Surrogate technology allows people to essentially do whatever they want through their robotic alter egos in perfect safety. A small number of people staunchly hold out on reservations where surrogacy is banned, but for the most part all feel satisfied with the new mode of living. No matter what may happen to a surrogate, its human user cannot be harmed.
Until now. An attack on two surrogates results in the simultaneous death of their owners, an unprecedented event. FBI agents Greer (Willis) and Peters (Radha Mitchell) investigate the case and soon find themselves delving into questions of ethics, quality of life, and humanity. Surrogates get illegally hijacked, and no one is who they appear to be.
I wanted to like this film. I appreciated the message that director Jonathan Mostow and his creative teamed were attempting to convey. Unfortunately, the moral got lost in muddle storytelling. At the end of the film I could string together which characters were doing what and their motivations -- but barely.
Surrogates is not a complete loss, however. Bruce Willis is brilliant in his role as Greer, who must abandon his surrogate and venture out into the world as his aged, imperfect self for the first time in decades. I rented Surrogates expecting to see typical Bruce Willis shoot-’em-up fare, but instead I discovered a sensitive man grappling with his own humanity, mortality, and an increasingly distant wife (also beautifully played, with actress Rosamund Pike filling the role), not to mention a superficial and emotionally void culture. Also, the make-up artists did wonderful work in allow the same actors to portray their human characters and corresponding surrogates to great effect.

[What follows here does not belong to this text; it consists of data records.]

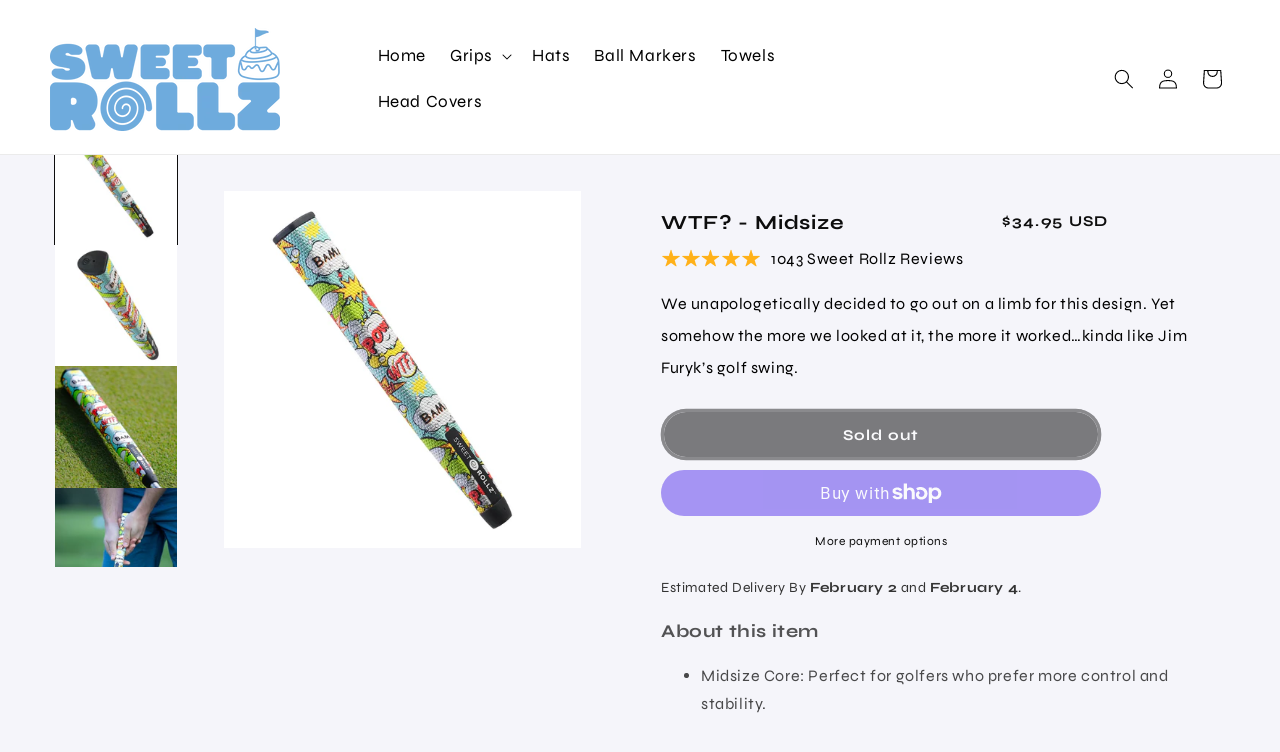

--- FILE ---
content_type: text/json
request_url: https://conf.config-security.com/model
body_size: 85
content:
{"title":"recommendation AI model (keras)","structure":"release_id=0x73:29:5a:68:59:6b:4b:7b:4e:27:58:4b:68:38:29:62:71:22:47:37:5c:3a:3d:7b:71:24:2b:3d:54;keras;o6hk54ctpnz51mij4s9vj3az192erxl532xhslzhtzk54ilvtpv48zo3m8pwk34aunor7uu8","weights":"../weights/73295a68.h5","biases":"../biases/73295a68.h5"}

Sadly, however, the lovely acting delivered by Willis and Pike is obscured by confusing plot twists and poor writing. Also, Ving Rhames as the anti-surrogate human anarchist, The Prophet, seemed an awkward fit, while James Cromwell in the role of conflicted surrogate technology inventor Canter is very reminiscent of his appearance in I, Robot. There are glimmering elements of solid film-making in Surrogates, but in the end it was not enough to make me care about the characters or the should-have-been provocative questions at the movie’s core.